(EXCERPT PROVIDED Opens)

How many times have we driven down a street and seen a perfectly good (albeit used) piece of furniture on the side of the road, or sitting in (or outside of) a dumpster? Multiply that by hundreds of streets in your town, tens of millions of streets across the country, and hundreds of millions of streets around the globe. How much good stuff is ending up in our landfills? What about all the people who need that stuff but can’t afford to buy it? What if there was a way to save the planet and help people at the same time?
The Freecycle Network™ is made up of 4,593 groups with 5,760,000 members across the globe. This is an entirely nonprofit movement of people who are giving (& getting) free items in their own local areas. It's all about reusing and keeping good stuff out of landfills. Each local group is moderated by a local volunteer and membership is free. To sign up, go to Freecycle.org and find your community by entering it into the search box or by clicking on “Browse Groups” above the search box.
If you are handy with tools, have knowledge of upholstering or refinishing, why not cruise the neighborhood and retrieve items you see on the side of the road? If they can be reclaimed, why not fix them up and donate them to someone in need? If you don’t know of anyone personally, contact your local United Way or other charitable organization. There are many people in need who don’t have the resources, or skills, to obtain essential items for their homes.
What a wonderful way to turn a hobby into a means to help people, and the environment! Only recently, have people developed a “disposable” mentality with regard to material objects. In the past, furnishings, clothing, housewares, etc. were of good quality, expensive, and treasured. Items that were damaged, or worn, were repaired or refurbished – not thrown away! Average people had few possessions and those were well cared for and made to last for as long as possible.

(EXCERPT PROVIDED Closes)
(LISTED RECORDS Opens)

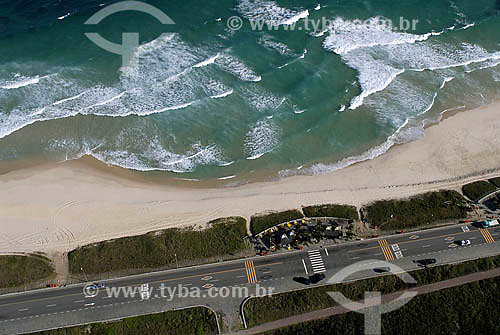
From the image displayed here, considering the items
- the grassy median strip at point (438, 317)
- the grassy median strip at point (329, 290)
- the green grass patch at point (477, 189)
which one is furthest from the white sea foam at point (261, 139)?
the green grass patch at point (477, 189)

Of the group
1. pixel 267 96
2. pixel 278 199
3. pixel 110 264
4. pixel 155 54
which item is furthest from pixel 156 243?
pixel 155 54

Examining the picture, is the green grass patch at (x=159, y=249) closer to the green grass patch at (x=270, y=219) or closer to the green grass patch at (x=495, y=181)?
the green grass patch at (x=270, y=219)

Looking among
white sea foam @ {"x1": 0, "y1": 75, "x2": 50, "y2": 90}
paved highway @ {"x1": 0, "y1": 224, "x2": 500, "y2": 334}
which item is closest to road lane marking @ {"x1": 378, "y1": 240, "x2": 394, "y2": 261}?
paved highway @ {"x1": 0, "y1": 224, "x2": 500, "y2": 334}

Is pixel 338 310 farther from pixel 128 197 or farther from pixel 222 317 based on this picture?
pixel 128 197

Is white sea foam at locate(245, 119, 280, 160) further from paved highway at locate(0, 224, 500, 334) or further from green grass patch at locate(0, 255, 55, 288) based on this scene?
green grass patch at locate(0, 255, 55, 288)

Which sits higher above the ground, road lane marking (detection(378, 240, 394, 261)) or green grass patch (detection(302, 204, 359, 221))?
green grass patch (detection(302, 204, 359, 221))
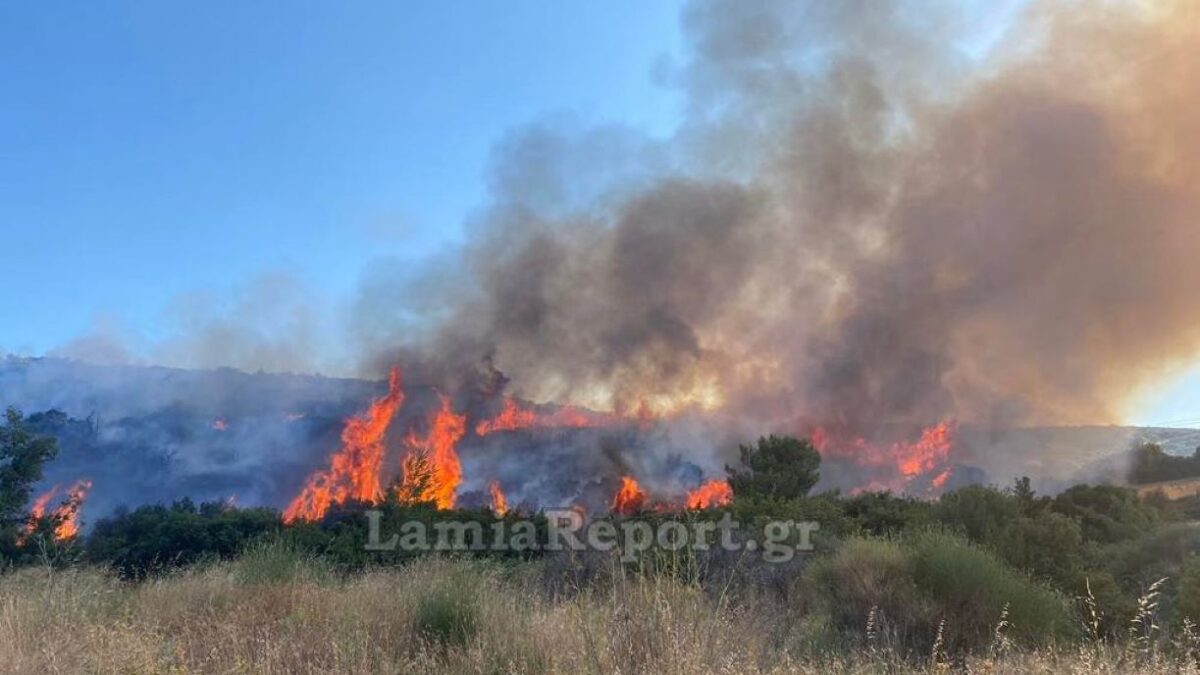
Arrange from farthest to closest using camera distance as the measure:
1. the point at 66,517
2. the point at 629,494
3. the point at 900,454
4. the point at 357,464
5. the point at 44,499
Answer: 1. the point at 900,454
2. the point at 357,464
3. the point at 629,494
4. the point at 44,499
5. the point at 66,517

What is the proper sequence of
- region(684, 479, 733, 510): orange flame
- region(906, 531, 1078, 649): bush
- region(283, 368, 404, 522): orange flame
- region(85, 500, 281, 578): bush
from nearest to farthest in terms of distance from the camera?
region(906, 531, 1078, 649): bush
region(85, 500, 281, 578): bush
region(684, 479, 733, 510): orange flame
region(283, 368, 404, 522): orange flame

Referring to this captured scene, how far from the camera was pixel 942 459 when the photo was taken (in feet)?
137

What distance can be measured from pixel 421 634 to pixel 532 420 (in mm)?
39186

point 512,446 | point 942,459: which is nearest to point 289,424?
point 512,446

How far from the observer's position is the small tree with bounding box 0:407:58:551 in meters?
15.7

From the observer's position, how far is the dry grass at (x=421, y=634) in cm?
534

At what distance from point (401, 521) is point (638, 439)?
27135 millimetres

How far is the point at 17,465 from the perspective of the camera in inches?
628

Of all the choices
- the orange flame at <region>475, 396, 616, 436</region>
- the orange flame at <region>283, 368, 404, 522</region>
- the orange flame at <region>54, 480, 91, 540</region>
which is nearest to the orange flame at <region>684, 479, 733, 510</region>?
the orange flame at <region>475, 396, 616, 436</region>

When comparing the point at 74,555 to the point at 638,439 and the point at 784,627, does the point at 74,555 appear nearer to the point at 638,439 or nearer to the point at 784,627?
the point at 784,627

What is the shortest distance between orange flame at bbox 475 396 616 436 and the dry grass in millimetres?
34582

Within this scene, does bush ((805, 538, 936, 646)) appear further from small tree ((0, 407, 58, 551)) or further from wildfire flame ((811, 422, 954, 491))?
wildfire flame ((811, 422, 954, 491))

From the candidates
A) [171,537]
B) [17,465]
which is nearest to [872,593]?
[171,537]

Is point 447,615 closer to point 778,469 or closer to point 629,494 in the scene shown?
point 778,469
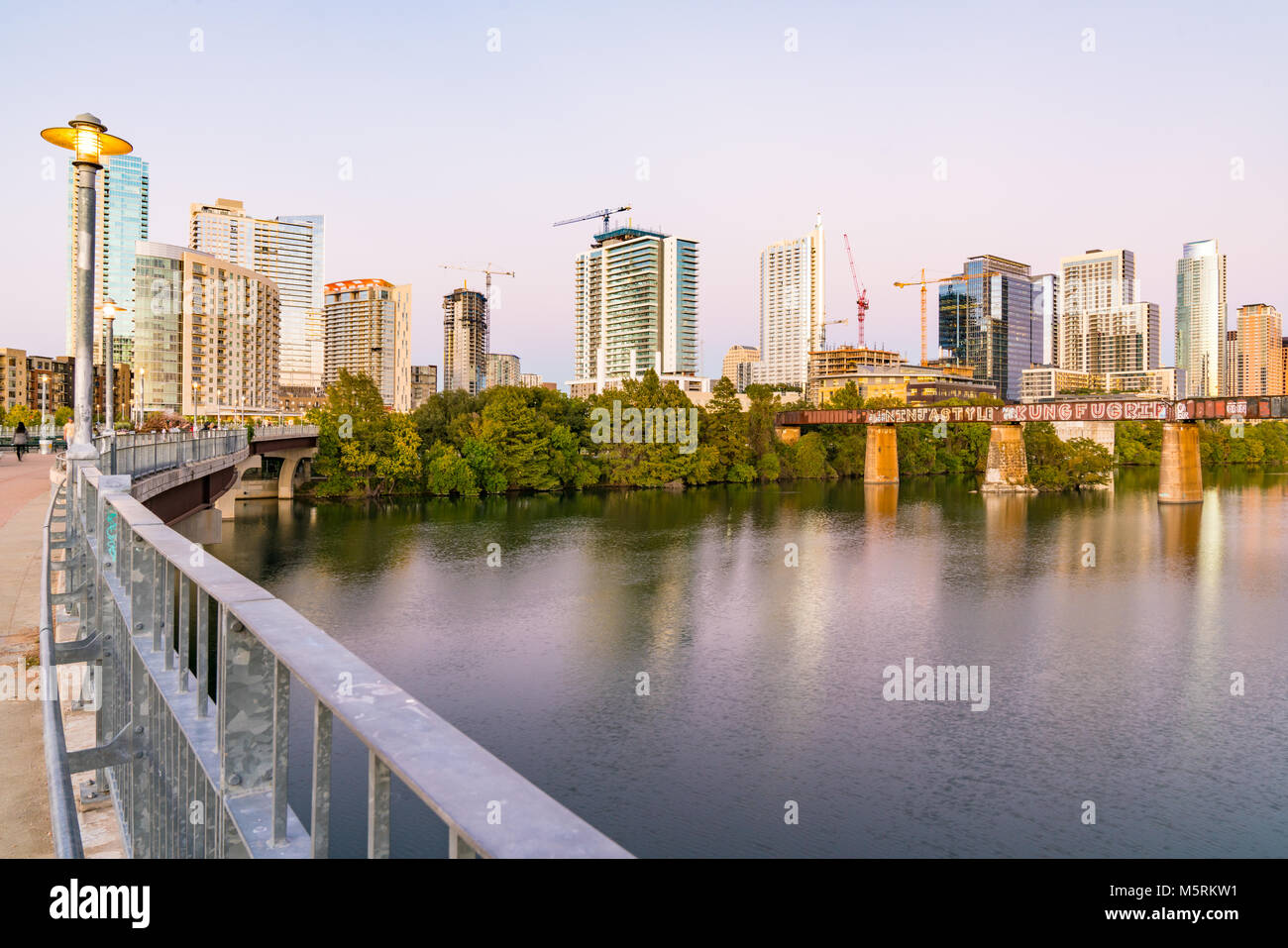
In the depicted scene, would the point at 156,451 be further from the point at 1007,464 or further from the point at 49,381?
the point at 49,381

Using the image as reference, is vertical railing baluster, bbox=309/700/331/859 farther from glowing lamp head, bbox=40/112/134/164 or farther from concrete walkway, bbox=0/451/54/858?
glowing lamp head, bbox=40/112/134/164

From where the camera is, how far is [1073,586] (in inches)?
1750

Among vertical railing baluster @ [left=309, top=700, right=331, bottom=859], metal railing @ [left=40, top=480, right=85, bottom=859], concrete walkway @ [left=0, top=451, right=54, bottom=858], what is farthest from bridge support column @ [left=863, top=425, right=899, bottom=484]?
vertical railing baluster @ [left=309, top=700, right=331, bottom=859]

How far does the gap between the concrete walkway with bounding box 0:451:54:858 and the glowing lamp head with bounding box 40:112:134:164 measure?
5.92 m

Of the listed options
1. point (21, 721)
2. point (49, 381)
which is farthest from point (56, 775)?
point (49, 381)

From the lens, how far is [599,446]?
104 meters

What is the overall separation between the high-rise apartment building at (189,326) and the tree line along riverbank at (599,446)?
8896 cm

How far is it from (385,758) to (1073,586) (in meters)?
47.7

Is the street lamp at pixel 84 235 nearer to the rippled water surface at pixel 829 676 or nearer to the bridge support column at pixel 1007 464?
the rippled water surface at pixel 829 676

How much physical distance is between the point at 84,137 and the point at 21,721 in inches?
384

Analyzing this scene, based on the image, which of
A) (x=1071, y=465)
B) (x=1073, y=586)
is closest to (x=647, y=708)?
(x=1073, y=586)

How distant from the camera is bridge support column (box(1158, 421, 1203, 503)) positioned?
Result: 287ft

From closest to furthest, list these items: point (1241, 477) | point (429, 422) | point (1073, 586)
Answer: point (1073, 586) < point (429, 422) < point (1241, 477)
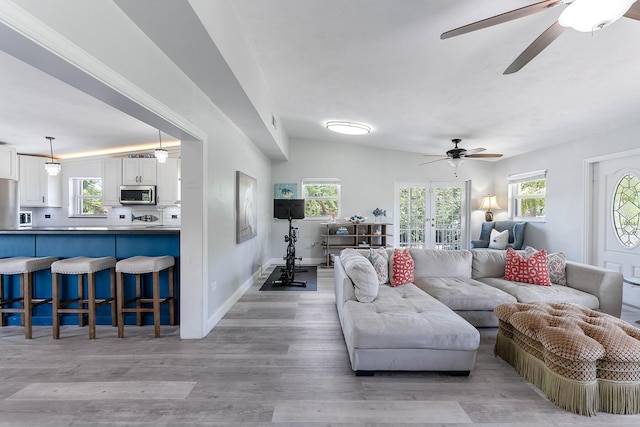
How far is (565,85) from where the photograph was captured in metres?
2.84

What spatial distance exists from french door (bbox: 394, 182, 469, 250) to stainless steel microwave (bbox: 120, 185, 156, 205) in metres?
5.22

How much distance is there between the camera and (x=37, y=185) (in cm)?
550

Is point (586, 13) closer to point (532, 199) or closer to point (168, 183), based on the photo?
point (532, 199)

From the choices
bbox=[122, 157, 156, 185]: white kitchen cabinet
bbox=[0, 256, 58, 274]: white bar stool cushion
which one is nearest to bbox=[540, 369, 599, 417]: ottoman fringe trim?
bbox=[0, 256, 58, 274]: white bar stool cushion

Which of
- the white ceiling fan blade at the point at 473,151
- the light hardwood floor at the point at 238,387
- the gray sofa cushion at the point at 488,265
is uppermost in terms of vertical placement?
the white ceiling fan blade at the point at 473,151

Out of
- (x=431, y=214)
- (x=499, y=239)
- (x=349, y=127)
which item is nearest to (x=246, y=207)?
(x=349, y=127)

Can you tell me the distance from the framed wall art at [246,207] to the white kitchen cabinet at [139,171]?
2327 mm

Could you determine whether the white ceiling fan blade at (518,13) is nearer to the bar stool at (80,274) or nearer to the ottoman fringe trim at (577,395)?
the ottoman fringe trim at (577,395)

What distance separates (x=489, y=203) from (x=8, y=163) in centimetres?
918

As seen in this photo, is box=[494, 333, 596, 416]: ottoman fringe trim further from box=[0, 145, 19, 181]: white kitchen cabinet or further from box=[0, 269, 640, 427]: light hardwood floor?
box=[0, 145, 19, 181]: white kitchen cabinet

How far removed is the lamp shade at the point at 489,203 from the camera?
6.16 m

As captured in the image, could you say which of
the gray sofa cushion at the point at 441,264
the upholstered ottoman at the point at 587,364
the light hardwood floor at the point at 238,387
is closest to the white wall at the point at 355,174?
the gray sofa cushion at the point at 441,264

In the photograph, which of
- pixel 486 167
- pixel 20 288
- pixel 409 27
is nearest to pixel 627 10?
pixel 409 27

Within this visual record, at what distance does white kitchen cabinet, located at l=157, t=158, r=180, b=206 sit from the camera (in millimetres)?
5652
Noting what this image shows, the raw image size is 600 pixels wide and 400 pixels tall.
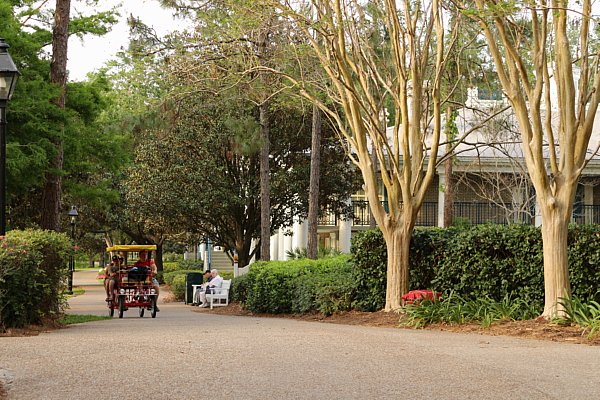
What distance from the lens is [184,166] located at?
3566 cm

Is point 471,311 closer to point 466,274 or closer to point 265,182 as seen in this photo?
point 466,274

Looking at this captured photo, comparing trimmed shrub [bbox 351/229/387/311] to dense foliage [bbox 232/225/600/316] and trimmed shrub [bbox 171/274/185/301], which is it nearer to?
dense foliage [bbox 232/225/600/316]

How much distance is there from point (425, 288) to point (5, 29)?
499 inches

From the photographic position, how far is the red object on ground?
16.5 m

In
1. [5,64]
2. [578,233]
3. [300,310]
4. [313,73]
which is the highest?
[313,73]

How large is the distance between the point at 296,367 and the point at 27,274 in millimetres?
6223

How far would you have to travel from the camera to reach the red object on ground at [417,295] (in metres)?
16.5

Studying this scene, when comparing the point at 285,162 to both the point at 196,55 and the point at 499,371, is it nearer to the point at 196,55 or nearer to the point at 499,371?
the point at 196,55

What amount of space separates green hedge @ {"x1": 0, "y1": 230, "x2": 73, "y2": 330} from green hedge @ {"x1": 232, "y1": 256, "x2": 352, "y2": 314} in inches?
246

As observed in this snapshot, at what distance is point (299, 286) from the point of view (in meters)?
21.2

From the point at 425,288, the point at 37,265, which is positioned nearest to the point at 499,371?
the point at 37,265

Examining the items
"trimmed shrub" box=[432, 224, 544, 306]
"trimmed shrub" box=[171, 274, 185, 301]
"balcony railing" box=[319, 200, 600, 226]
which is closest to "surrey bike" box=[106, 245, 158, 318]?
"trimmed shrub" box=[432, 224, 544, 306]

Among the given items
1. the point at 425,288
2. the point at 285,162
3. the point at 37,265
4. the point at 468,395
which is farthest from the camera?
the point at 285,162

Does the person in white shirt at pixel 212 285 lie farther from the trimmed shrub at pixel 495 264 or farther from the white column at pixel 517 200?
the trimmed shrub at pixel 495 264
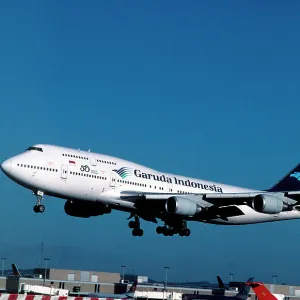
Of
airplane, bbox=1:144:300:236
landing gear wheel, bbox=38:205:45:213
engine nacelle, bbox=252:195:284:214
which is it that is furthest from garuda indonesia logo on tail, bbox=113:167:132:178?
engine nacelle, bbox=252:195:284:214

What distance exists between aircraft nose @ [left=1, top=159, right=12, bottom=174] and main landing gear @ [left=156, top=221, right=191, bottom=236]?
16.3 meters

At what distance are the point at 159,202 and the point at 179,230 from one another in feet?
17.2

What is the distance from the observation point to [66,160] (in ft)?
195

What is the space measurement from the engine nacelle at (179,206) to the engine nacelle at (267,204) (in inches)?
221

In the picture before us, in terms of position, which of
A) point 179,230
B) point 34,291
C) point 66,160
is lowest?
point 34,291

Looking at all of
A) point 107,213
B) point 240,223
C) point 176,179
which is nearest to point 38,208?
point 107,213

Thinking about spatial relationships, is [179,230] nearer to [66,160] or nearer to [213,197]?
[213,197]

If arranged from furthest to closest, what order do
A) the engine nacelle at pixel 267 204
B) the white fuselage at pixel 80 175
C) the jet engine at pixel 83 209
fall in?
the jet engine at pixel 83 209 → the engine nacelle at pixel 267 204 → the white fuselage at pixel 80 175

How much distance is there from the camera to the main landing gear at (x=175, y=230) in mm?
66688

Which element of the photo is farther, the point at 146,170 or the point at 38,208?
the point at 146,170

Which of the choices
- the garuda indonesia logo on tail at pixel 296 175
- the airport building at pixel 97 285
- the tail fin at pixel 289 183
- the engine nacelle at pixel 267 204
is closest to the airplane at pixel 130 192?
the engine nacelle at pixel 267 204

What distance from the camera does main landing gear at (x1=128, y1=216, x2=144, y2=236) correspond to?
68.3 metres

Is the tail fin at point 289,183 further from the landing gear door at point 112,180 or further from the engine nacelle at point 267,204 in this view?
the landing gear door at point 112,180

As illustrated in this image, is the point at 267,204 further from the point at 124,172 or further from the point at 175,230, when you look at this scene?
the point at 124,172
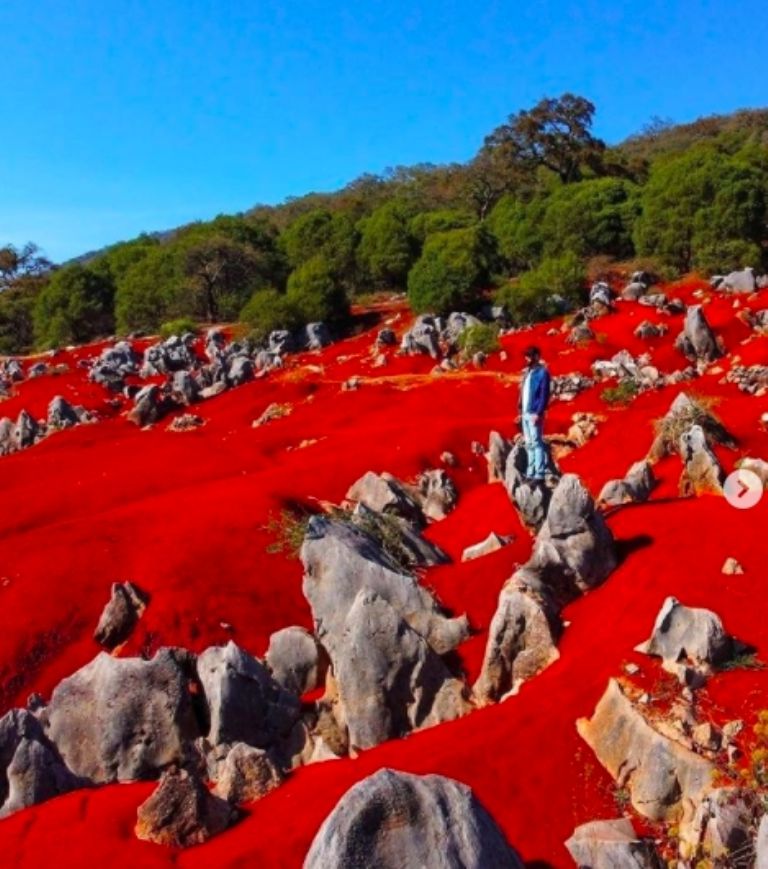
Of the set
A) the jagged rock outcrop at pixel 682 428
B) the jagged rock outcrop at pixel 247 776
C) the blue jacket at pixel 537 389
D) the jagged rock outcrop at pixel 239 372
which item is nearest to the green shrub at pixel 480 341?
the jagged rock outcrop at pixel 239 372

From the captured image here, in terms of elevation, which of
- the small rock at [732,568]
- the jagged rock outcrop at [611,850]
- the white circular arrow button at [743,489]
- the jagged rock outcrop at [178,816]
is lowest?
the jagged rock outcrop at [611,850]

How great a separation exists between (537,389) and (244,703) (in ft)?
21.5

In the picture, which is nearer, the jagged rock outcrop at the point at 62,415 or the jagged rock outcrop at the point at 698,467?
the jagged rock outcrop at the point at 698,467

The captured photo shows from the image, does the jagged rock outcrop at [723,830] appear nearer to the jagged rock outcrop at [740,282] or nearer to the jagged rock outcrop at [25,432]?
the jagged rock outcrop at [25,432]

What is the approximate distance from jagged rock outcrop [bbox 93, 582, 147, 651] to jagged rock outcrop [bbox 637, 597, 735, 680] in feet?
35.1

(LISTED RECORDS Closes)

*TASK REQUIREMENTS*
A – From the passage on reusing discarded goods, list the kinds of possessions that it says were once of good quality, expensive, and treasured.
B – Write the next part of the passage on reusing discarded goods, picking up after its final sentence.

*PER-TASK ANSWERS*
A – Furnishings, clothing, housewares

B –
It is time that we went back to producing goods of quality, rather than cheap, disposable merchandise that clog our landfills at an alarming rate. It is time to embrace a different design philosophy.
In their pioneering book “Cradle to Cradle”, William McDonough and Michael Braungart explain how waste equals food. This principle explains how products can be designed from the beginning to provide nourishment for something new (after the products’ useful life has ended). They can be conceived as biological nutrients that will easily re-enter the water or soil without depositing synthetic materials and toxins – or as technical nutrients that will continually circulate as pure and valuable materials within closed-loop industrial cycles. Rather than being recycled, these products can be down-cycled into low-grade materials and uses.
Not only will this benefit the planet, it could positively impact the global economy, as well. By incorporating this principle in world-wide global manufacturing practices, we could reduce the strain on natural resources, reduce landfill sizes, and create new jobs in recycling, and remanufacturing.
Take a minute to think about ways that you can reclaim items in your own home, or those you find abandoned by the side of the road. Someone in need will thank you! The earth will bless you!